You can only use PD’s unsafe recovery method… (which will probably result in data loss)

translator_bot · June 23, 2024, 12:21am

| username: TiDBer_5M9L07sN | Original post link

Perform the related recovery operations.

translator_bot · June 23, 2024, 12:21am

| username: tidb狂热爱好者 | Original post link

Can’t imagine restarting just because of OOM (Out of Memory).

translator_bot · June 23, 2024, 12:21am

| username: Hacker007 | Original post link

Shouldn’t you avoid restarting all the servers at once? Can’t you manually start each instance now?

translator_bot · June 23, 2024, 12:21am

| username: TiDBer_5M9L07sN | Original post link

Yes, is there any way to fix it?

translator_bot · June 23, 2024, 12:21am

| username: Hacker007 | Original post link

What is your startup sequence? Try starting PD first, then the TiDB server, and finally start TiKV.

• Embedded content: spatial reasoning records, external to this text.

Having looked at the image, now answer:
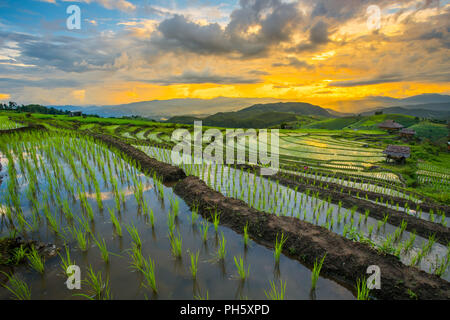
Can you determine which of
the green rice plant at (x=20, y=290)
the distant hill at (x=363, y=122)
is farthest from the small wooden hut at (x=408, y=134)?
the green rice plant at (x=20, y=290)

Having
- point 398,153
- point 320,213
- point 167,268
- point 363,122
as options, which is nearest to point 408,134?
point 398,153

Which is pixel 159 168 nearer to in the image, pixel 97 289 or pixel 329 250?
pixel 97 289

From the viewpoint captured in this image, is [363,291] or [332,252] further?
[332,252]

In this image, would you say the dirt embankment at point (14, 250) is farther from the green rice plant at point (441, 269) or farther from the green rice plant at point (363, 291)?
the green rice plant at point (441, 269)

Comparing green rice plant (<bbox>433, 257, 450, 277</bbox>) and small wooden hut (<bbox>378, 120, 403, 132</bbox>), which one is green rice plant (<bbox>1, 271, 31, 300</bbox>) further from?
small wooden hut (<bbox>378, 120, 403, 132</bbox>)

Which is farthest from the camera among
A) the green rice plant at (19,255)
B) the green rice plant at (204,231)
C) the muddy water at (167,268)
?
the green rice plant at (204,231)

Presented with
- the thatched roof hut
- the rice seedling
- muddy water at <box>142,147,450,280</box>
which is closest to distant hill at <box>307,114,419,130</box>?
the thatched roof hut

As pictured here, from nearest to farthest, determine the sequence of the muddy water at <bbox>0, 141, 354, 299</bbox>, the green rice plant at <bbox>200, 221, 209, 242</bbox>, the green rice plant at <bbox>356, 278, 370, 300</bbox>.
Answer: the green rice plant at <bbox>356, 278, 370, 300</bbox>, the muddy water at <bbox>0, 141, 354, 299</bbox>, the green rice plant at <bbox>200, 221, 209, 242</bbox>

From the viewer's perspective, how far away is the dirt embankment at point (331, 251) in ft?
9.57

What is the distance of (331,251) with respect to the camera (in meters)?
3.59

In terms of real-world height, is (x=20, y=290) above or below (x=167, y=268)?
above

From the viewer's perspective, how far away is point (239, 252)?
3836mm

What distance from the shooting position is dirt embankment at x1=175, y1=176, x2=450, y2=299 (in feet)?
9.57
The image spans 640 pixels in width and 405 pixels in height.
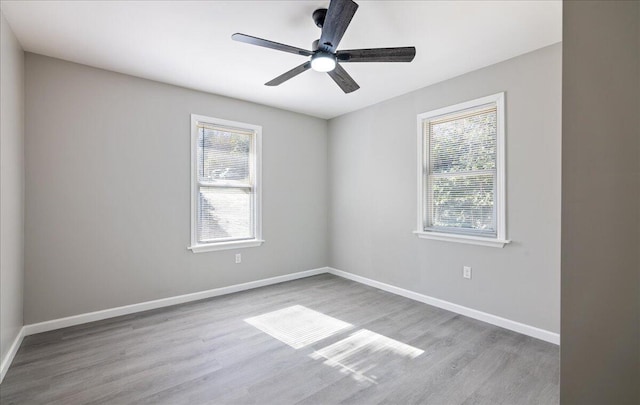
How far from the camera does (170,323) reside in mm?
3006

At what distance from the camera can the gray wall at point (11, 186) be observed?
2.15 meters

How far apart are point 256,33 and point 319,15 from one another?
2.04 ft

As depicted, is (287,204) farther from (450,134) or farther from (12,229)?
(12,229)

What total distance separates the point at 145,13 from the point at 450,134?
3.08m

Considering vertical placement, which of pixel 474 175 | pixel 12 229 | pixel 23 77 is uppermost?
pixel 23 77

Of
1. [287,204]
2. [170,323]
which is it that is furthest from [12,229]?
[287,204]

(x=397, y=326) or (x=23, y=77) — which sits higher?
(x=23, y=77)

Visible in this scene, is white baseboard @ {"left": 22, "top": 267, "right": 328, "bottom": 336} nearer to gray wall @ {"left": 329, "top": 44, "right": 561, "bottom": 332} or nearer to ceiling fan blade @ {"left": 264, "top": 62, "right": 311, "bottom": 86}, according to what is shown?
gray wall @ {"left": 329, "top": 44, "right": 561, "bottom": 332}

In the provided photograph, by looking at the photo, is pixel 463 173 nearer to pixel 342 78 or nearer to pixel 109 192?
pixel 342 78

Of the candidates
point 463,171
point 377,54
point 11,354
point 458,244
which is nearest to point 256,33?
point 377,54

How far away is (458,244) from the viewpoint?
3268 mm

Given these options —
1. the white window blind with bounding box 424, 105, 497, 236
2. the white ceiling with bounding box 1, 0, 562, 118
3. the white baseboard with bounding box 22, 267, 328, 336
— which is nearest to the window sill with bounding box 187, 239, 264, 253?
the white baseboard with bounding box 22, 267, 328, 336

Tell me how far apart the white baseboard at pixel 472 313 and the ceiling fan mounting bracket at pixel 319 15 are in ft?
10.1

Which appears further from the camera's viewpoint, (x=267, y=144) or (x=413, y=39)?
(x=267, y=144)
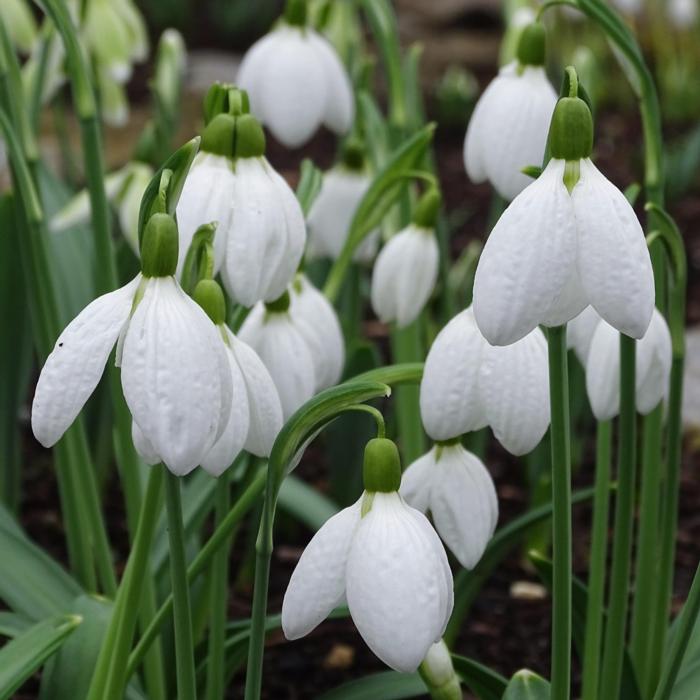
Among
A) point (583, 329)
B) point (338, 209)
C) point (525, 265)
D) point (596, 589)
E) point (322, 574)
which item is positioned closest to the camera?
point (525, 265)

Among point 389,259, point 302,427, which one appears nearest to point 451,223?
point 389,259

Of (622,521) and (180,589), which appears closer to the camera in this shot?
(180,589)

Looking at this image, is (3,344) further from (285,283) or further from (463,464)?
(463,464)

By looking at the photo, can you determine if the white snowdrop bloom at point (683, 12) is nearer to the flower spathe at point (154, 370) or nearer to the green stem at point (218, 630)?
the green stem at point (218, 630)

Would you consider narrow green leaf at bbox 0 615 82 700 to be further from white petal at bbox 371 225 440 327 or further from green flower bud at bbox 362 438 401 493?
white petal at bbox 371 225 440 327

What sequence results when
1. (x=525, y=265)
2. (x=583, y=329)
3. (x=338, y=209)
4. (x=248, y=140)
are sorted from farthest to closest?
(x=338, y=209), (x=583, y=329), (x=248, y=140), (x=525, y=265)

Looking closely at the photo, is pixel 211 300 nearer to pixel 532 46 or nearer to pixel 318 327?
pixel 318 327

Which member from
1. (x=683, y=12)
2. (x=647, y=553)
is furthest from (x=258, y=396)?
(x=683, y=12)
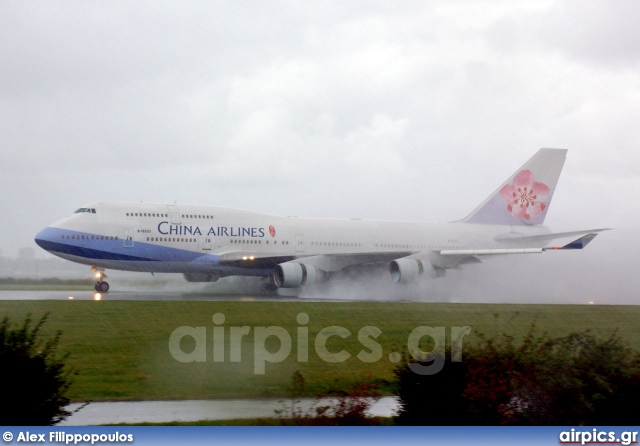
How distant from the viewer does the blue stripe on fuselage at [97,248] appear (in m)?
35.0

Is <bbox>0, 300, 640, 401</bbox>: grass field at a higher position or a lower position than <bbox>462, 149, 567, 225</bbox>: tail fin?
lower

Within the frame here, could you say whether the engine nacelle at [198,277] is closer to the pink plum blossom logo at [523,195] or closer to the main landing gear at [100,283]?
the main landing gear at [100,283]

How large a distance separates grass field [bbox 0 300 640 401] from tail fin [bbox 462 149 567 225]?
60.9ft

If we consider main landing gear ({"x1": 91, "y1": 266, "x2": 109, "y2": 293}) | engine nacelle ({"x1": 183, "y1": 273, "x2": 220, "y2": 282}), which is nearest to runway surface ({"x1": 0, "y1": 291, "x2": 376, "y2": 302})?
main landing gear ({"x1": 91, "y1": 266, "x2": 109, "y2": 293})

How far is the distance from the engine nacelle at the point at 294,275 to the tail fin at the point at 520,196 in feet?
44.1

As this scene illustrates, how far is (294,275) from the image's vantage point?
37.1 metres

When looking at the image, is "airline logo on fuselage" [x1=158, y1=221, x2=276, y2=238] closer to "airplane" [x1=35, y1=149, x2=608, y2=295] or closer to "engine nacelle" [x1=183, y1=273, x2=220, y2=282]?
"airplane" [x1=35, y1=149, x2=608, y2=295]

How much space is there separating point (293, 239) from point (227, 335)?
77.5 feet

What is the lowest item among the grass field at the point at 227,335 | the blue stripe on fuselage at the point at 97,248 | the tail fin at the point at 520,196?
the grass field at the point at 227,335

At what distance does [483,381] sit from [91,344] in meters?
9.41

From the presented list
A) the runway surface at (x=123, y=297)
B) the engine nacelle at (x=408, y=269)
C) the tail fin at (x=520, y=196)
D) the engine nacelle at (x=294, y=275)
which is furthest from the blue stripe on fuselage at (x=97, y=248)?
the tail fin at (x=520, y=196)

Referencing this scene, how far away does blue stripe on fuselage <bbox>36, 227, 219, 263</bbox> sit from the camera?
115 ft

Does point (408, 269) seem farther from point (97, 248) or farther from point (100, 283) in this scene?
point (97, 248)

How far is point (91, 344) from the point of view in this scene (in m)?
16.2
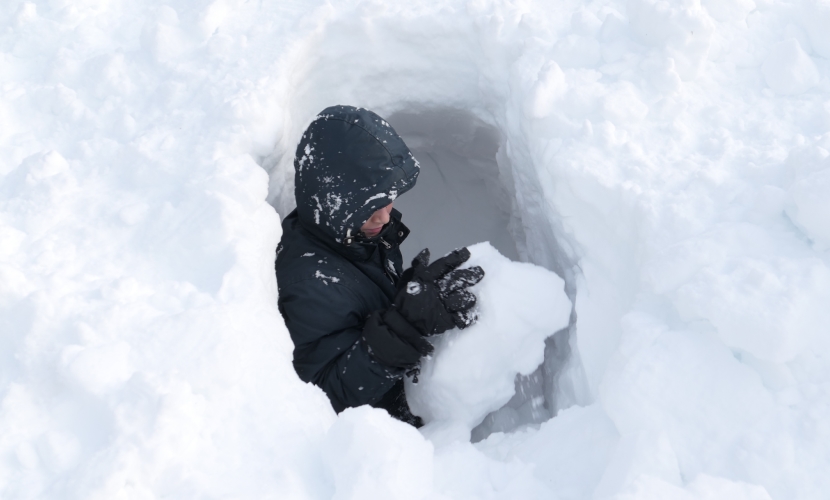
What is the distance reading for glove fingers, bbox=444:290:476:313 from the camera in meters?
2.15

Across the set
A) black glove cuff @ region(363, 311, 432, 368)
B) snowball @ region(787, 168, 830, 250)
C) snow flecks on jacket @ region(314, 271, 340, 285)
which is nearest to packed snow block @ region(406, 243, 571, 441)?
black glove cuff @ region(363, 311, 432, 368)

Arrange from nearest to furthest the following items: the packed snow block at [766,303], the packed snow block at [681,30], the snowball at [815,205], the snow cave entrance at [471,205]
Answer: the packed snow block at [766,303] < the snowball at [815,205] < the packed snow block at [681,30] < the snow cave entrance at [471,205]

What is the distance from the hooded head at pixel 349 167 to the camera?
2.18 metres

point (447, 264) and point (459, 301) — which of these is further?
point (447, 264)

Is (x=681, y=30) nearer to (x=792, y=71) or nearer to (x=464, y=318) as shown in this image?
(x=792, y=71)

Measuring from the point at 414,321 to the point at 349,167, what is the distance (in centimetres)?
60

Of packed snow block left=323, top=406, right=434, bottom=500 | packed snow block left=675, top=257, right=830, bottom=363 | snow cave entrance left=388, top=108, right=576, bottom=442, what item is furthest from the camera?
snow cave entrance left=388, top=108, right=576, bottom=442

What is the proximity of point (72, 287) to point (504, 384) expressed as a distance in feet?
4.81

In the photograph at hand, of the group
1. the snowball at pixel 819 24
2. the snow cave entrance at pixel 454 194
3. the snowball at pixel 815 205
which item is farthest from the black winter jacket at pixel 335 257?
the snowball at pixel 819 24

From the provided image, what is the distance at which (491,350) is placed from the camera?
7.23 feet

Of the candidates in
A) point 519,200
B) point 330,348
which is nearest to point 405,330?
point 330,348

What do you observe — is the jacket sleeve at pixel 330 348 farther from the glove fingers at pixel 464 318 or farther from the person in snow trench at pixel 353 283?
the glove fingers at pixel 464 318

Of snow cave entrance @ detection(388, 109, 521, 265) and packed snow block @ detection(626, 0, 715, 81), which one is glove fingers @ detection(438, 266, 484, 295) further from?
snow cave entrance @ detection(388, 109, 521, 265)

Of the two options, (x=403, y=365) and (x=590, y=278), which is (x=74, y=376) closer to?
(x=403, y=365)
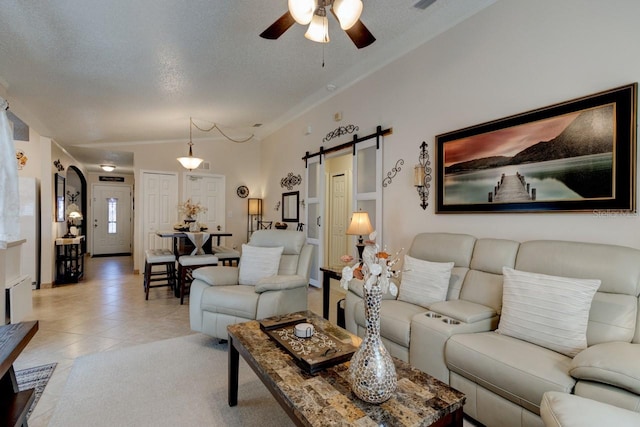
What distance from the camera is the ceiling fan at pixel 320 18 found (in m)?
1.94

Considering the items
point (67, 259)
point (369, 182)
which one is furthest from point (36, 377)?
point (67, 259)

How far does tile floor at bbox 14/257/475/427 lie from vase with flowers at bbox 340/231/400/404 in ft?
3.37

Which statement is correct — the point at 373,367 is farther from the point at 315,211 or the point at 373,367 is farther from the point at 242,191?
the point at 242,191

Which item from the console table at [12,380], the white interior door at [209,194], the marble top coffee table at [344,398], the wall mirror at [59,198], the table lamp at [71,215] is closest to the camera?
the marble top coffee table at [344,398]

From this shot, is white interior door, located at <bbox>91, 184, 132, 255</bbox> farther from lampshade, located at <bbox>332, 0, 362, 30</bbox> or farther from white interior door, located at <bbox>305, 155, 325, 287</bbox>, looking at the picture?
lampshade, located at <bbox>332, 0, 362, 30</bbox>

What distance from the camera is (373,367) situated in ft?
4.14

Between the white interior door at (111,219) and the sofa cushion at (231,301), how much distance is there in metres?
8.66

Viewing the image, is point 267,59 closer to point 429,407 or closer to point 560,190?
point 560,190

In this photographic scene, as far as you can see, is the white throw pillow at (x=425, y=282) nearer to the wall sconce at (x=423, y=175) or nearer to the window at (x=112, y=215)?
the wall sconce at (x=423, y=175)

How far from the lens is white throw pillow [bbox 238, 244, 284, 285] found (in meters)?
3.25

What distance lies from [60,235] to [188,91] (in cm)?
434

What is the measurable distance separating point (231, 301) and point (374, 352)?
1.88 meters

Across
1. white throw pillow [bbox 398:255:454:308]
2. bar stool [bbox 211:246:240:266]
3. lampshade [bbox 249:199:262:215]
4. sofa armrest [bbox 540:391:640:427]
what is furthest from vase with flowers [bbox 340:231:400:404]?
→ lampshade [bbox 249:199:262:215]

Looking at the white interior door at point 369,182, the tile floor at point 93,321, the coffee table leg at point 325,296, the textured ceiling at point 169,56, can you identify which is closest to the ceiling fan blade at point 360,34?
the textured ceiling at point 169,56
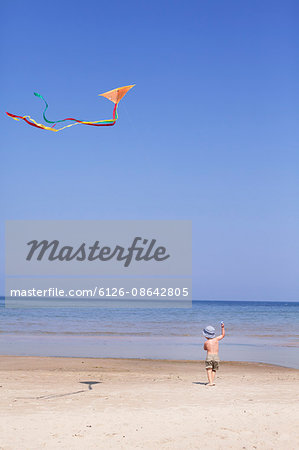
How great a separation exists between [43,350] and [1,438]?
475 inches

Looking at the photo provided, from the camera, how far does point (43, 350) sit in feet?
59.2

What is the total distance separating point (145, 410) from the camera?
25.7ft

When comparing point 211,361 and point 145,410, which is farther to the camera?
point 211,361

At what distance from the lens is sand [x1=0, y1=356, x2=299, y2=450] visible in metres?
6.30

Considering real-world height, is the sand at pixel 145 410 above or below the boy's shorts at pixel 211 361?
below

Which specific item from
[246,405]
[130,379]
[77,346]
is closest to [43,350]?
[77,346]

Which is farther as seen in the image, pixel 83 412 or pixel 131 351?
pixel 131 351

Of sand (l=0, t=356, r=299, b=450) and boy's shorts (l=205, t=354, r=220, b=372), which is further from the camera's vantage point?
boy's shorts (l=205, t=354, r=220, b=372)

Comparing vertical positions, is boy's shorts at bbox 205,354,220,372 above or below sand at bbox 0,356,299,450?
above

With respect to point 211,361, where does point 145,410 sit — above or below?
below

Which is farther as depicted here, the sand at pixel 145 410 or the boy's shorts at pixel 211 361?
the boy's shorts at pixel 211 361

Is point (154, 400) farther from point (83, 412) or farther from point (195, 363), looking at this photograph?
point (195, 363)

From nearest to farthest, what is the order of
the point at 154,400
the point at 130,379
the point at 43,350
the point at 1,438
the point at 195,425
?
1. the point at 1,438
2. the point at 195,425
3. the point at 154,400
4. the point at 130,379
5. the point at 43,350

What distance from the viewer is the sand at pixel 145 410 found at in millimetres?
6301
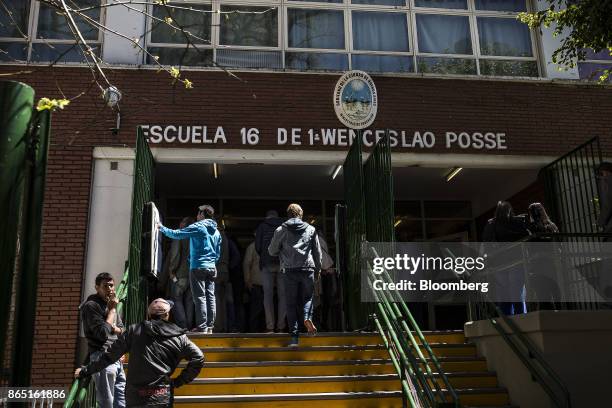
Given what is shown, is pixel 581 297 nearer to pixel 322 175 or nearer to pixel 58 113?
pixel 322 175

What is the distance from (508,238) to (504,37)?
5.03m

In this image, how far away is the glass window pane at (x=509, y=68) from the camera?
446 inches

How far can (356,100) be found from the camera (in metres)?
10.5

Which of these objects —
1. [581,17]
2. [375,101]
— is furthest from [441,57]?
[581,17]

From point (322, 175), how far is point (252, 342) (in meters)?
4.41

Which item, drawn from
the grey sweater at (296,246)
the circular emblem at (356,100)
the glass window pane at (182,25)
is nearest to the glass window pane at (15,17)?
the glass window pane at (182,25)

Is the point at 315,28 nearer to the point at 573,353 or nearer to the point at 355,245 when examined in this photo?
the point at 355,245

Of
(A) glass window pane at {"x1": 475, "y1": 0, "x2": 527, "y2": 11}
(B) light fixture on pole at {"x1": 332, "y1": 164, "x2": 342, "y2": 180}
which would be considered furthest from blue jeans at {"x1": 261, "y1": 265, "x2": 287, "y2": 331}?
(A) glass window pane at {"x1": 475, "y1": 0, "x2": 527, "y2": 11}

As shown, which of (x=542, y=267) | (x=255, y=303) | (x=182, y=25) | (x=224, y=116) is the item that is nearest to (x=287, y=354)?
(x=255, y=303)

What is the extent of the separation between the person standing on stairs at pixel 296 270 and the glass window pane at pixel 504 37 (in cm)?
563

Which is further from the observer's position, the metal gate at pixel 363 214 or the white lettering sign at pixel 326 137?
the white lettering sign at pixel 326 137

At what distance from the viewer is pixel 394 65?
11.2 meters

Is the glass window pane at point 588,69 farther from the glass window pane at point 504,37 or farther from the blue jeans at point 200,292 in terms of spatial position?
the blue jeans at point 200,292

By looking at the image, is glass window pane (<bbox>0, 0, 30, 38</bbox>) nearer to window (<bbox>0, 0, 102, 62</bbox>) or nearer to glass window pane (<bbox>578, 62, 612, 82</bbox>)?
window (<bbox>0, 0, 102, 62</bbox>)
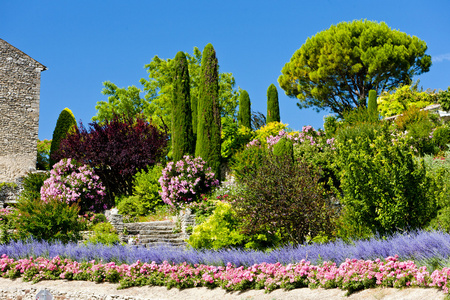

translator_bot · June 23, 2024, 12:21am

| username: TiDBer_5M9L07sN | Original post link

The current startup sequence for a single node is that pd, tikv, and tidb have all successfully started; however, it is inaccessible.

translator_bot · June 23, 2024, 12:21am

| username: Hacker007 | Original post link

Check the TiDB logs.

translator_bot · June 23, 2024, 12:21am

| username: TiDBer_5M9L07sN | Original post link

Directly started from the command line, saw a fatal message in TiKV

Didn’t see it in other PD and TiDB

translator_bot · June 23, 2024, 12:21am

| username: TiDBer_CEVsub | Original post link

It is recommended to perform data recovery.

translator_bot · June 23, 2024, 12:21am

| username: system | Original post link

This topic was automatically closed 60 days after the last reply. New replies are no longer allowed.